1

So I am trying to implement code that will count the next letter in a sentence, using python. so for instance,

"""So I am trying to implement code that will count the next letter in a sentence, using 
python"""

most common letters one after the other

  1. for 's'

    • 'o' :1
    • 'e' :1
  2. for 'o'

    • ' ' :1
    • 'd' :1
    • 'u' :1
    • 'n' :1

I think you get the idea

I already have written code for counting letters prior

def count_letters(word, char):
    count = 0
    for c in word:
        if char == c:
            count += 1
    return count

As you can see this just counts for letters, but not the next letter. can someone give me a hand on this one?

pault
  • 41,343
  • 15
  • 107
  • 149
  • 1
    Possible duplicate of [Markov chain on letter scale and random text](https://stackoverflow.com/questions/8660015/markov-chain-on-letter-scale-and-random-text) – Andrey Tyukin Mar 30 '18 at 19:24

4 Answers4

3
from collections import Counter, defaultdict

counts = defaultdict(Counter)

s = """So I am trying to implement code that will count the next letter in a sentence, using
python""".lower()

for c1, c2 in zip(s, s[1:]):
    counts[c1][c2] += 1

(apart from being simpler, this should be significantly faster than pault's answer by not iterating over the string for every letter)

Concepts to google that aren't named in the code:

  • for c1, c2 in ... (namely the fact that there are two variables): tuple unpacking
  • s[1:]: slicing. Basically this is a copy of the string after the first character.
Alex Hall
  • 34,833
  • 5
  • 57
  • 89
  • Looks good. I will add here some further reading: [Understanding python's slice notation](https://stackoverflow.com/questions/509211/understanding-pythons-slice-notation) and [Zip lists in python](https://stackoverflow.com/questions/13704860/zip-lists-in-python) – pault Mar 30 '18 at 19:53
  • Oh, wow... The `defaultdict` is definitely something I should add to my toolbox. Thanks! – Andrey Tyukin Mar 30 '18 at 19:55
1

Here's a way using collections.Counter:

Suppose the string you provided was stored in a variable s.

First we iterate over the set of all lower case letters in s. We do this by making another string s_lower which will convert the string s to lowercase. We then wrap this with the set constructor to get unique values.

For each char, we iterate through the string and check to see if the previous letter is equal to char. If so, we store this in a list. Finally, we pass this list into the collections.Counter constructor which will count the occurrences.

Each counter is stored in a dictionary, counts, where the keys are the unique characters in the string.
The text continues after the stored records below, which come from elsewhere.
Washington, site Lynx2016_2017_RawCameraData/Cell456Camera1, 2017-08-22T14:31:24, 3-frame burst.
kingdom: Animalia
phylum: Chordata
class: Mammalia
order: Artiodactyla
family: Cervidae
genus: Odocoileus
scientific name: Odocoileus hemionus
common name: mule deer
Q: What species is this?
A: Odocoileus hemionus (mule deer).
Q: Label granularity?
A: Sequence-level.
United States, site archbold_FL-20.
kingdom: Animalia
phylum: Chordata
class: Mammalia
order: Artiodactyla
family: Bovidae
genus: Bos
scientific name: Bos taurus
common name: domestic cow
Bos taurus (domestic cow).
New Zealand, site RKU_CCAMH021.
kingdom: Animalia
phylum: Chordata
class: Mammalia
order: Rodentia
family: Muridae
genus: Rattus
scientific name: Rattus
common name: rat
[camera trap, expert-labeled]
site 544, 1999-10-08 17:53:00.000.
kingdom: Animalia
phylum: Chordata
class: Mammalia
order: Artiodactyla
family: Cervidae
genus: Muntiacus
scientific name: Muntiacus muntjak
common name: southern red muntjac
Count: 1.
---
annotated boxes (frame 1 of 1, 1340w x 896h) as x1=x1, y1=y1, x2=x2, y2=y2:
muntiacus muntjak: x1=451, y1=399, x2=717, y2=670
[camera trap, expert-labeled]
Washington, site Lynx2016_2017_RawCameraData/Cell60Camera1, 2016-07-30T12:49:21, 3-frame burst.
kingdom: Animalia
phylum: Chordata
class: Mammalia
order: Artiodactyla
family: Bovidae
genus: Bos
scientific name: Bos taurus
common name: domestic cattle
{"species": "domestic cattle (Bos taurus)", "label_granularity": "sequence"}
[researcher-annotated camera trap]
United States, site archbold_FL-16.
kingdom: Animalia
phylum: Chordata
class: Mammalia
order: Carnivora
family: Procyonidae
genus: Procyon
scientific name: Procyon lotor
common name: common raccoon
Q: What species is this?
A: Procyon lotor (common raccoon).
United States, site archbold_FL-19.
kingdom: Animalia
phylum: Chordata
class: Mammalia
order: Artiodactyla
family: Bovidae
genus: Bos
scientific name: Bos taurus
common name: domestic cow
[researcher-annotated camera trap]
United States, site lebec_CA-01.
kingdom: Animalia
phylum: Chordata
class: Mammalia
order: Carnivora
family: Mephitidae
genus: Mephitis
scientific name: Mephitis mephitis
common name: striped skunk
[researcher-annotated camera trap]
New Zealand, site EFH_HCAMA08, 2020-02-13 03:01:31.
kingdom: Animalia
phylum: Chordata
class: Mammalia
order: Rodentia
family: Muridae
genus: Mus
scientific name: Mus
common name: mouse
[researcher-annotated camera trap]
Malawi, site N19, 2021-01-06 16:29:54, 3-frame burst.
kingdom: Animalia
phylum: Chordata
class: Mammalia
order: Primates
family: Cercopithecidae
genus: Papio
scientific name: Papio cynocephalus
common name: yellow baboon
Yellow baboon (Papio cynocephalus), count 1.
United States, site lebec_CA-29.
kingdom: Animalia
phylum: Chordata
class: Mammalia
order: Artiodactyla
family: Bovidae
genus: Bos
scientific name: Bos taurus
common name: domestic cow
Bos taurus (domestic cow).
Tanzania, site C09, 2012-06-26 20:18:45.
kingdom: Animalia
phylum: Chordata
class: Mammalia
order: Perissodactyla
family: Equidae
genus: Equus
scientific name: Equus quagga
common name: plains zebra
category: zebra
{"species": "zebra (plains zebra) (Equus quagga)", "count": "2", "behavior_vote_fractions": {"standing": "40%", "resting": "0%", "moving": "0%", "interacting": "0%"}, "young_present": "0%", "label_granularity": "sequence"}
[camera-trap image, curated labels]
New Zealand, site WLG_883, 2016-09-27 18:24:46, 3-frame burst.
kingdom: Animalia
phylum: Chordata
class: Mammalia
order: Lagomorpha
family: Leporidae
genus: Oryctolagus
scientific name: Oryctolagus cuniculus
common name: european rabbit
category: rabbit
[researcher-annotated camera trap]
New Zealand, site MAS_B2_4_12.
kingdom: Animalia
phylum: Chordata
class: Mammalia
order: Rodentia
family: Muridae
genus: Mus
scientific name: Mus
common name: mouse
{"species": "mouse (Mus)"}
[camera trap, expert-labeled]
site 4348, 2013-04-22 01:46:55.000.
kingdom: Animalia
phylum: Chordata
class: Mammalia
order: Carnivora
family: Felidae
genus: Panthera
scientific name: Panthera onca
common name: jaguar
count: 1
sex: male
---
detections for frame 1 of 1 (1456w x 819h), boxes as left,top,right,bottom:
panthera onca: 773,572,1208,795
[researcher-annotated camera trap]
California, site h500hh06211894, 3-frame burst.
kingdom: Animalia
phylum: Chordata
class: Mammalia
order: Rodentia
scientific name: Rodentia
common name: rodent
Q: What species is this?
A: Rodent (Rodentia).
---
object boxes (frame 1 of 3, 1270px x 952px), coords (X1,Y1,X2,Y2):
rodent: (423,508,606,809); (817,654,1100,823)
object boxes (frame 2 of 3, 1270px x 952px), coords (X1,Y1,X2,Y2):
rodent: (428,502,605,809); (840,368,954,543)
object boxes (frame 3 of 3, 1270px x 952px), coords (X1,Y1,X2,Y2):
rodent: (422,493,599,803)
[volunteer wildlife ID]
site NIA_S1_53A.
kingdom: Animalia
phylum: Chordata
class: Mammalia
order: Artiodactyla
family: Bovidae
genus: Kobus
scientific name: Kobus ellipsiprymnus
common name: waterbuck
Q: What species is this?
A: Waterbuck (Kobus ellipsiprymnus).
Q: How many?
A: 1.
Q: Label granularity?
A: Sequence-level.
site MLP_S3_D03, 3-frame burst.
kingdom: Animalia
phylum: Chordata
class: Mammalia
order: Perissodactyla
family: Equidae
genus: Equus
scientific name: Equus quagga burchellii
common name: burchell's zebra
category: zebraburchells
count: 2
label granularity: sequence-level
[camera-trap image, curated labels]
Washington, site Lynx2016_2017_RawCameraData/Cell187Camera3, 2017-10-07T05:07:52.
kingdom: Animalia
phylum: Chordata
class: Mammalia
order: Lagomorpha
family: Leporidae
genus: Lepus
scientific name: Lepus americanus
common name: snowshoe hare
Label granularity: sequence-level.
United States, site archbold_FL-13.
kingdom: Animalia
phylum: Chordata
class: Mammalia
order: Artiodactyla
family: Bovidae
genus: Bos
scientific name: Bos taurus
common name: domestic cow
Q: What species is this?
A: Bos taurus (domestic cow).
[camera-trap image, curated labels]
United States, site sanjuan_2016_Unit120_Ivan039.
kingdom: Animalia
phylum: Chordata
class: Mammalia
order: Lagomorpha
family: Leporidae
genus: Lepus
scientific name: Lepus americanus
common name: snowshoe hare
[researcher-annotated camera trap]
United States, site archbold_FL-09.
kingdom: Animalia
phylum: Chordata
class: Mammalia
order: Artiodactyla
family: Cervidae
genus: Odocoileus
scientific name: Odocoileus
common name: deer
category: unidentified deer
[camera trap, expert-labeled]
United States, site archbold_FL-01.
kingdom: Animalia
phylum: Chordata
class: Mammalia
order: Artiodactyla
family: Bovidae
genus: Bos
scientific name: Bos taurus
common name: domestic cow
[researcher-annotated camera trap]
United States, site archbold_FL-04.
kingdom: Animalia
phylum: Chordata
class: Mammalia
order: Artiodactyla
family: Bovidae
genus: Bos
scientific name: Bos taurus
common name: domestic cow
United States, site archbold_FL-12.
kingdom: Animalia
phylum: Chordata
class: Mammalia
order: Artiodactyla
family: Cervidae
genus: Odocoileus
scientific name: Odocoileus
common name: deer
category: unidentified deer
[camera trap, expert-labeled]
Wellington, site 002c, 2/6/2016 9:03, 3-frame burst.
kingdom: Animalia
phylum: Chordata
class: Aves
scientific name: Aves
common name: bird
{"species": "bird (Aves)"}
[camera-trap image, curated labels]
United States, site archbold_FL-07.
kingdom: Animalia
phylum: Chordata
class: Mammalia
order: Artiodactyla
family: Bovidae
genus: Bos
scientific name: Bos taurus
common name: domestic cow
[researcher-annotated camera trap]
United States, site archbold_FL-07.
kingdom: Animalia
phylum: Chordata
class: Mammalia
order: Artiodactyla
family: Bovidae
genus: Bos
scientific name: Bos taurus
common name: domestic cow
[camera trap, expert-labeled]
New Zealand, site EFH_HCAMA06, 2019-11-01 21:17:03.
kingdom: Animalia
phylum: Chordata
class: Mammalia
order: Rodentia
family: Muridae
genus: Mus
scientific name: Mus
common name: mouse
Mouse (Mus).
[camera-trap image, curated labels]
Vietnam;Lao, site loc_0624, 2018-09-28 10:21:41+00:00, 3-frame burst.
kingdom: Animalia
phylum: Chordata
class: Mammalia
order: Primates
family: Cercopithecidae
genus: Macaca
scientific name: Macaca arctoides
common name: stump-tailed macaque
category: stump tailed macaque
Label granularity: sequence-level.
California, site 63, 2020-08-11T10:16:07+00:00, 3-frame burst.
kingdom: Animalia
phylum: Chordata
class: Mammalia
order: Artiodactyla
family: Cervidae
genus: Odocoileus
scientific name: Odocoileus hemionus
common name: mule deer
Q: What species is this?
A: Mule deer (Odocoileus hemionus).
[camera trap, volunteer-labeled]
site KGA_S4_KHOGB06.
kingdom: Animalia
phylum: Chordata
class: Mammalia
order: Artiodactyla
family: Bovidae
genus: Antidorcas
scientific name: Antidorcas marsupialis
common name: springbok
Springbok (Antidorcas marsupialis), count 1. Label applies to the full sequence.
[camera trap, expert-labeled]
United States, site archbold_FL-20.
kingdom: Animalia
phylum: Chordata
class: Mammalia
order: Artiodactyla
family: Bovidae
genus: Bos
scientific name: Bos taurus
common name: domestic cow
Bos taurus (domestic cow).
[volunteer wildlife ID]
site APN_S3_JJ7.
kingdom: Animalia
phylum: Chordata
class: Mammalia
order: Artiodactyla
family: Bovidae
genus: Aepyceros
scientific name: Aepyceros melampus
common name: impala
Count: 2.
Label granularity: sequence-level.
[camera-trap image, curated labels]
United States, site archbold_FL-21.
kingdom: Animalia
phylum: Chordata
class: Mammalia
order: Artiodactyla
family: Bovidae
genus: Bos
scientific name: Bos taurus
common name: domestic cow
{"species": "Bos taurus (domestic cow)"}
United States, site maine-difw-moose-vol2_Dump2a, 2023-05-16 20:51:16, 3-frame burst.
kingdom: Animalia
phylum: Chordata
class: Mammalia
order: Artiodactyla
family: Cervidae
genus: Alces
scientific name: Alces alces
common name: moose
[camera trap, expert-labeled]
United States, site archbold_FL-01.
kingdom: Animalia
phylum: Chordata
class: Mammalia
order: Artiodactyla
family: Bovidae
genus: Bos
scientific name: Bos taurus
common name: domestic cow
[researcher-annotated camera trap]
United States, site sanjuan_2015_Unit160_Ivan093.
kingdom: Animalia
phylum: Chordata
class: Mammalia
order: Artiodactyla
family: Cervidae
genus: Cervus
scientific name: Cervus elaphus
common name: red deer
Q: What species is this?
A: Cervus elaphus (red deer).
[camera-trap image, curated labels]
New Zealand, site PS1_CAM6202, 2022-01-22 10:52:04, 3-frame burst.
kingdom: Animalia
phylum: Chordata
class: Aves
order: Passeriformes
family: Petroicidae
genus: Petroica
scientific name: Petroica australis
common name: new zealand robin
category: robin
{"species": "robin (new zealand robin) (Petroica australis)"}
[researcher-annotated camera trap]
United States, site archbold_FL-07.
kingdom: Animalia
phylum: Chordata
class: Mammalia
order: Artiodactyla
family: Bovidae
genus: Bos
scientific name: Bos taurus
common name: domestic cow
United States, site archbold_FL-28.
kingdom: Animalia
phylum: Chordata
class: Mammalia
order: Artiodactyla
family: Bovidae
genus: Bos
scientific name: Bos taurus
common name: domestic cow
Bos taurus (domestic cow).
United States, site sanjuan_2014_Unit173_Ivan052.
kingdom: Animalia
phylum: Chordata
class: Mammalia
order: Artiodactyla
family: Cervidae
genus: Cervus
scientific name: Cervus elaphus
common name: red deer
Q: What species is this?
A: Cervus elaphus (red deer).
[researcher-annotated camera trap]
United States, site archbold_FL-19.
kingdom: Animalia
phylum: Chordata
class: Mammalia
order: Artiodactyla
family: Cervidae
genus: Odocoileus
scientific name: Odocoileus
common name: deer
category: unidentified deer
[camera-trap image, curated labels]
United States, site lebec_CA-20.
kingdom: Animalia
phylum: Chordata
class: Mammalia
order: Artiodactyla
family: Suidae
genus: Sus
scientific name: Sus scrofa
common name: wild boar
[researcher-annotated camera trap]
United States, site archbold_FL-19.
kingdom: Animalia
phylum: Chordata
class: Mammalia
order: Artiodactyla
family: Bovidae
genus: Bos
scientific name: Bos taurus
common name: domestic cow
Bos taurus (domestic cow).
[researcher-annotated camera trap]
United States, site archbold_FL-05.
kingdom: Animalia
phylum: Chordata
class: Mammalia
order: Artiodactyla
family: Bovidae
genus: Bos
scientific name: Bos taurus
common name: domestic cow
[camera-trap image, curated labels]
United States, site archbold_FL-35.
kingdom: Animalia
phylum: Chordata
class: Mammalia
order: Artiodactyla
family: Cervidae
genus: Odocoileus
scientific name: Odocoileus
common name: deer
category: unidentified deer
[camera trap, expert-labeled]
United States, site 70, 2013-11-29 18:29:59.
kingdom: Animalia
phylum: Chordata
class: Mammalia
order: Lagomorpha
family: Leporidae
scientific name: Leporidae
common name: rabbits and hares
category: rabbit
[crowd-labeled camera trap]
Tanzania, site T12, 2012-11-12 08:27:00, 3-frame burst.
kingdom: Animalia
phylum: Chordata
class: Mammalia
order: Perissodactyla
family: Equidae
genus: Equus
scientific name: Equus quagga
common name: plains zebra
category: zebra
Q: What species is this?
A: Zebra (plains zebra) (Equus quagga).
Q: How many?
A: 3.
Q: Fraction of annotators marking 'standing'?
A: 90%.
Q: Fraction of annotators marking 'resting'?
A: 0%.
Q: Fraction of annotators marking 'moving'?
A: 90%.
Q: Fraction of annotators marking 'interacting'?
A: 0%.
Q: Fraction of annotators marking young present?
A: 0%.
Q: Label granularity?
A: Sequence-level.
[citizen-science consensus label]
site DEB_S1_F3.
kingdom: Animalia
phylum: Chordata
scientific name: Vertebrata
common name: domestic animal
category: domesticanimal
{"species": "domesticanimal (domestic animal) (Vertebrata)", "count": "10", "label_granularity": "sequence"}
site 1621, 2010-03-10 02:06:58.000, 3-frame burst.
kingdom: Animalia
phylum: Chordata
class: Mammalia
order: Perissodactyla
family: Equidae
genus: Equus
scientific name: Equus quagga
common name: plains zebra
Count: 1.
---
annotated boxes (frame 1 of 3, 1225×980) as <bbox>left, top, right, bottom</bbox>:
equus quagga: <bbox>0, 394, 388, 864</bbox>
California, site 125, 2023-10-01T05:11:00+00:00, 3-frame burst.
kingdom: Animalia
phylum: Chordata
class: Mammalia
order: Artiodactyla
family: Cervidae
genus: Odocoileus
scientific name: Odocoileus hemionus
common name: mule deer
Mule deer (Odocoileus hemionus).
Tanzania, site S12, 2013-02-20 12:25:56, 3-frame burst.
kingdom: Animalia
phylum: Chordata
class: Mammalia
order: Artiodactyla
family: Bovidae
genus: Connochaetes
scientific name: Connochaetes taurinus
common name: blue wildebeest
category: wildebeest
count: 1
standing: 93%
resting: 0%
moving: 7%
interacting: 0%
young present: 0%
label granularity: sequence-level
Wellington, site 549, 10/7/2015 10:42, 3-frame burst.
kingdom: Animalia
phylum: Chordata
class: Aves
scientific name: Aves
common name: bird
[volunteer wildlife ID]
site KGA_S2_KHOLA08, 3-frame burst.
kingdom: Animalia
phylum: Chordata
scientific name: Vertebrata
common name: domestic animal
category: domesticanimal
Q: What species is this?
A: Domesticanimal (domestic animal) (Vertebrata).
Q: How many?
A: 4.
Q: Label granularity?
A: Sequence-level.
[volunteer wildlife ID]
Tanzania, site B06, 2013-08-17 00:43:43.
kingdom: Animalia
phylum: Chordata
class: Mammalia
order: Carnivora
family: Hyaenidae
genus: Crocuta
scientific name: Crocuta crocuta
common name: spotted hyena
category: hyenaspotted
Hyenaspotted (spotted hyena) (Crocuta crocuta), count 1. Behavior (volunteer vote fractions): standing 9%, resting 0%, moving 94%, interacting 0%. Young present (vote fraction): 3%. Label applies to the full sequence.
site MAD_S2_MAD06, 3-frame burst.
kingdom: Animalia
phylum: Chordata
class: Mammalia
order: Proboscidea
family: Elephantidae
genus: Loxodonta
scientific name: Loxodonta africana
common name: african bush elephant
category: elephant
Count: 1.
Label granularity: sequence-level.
from collections import Counter

counts = {}
s_lower = s.lower()
for char in set(s_lower):
    counts[char] = Counter(
        [c for i, c in enumerate(s_lower) if i > 0 and s_lower[i-1] == char]
    )

For your string, this has the following outputs:

>>> print(counts['s'])
#Counter({'i': 1, 'e': 1, 'o': 1})

>>> print(counts['o'])
#Counter({' ': 2, 'd': 1, 'n': 1, 'u': 1})

One caveat is that this method will iterate through the whole string for each unique character, which could potentially make it slow for large lists.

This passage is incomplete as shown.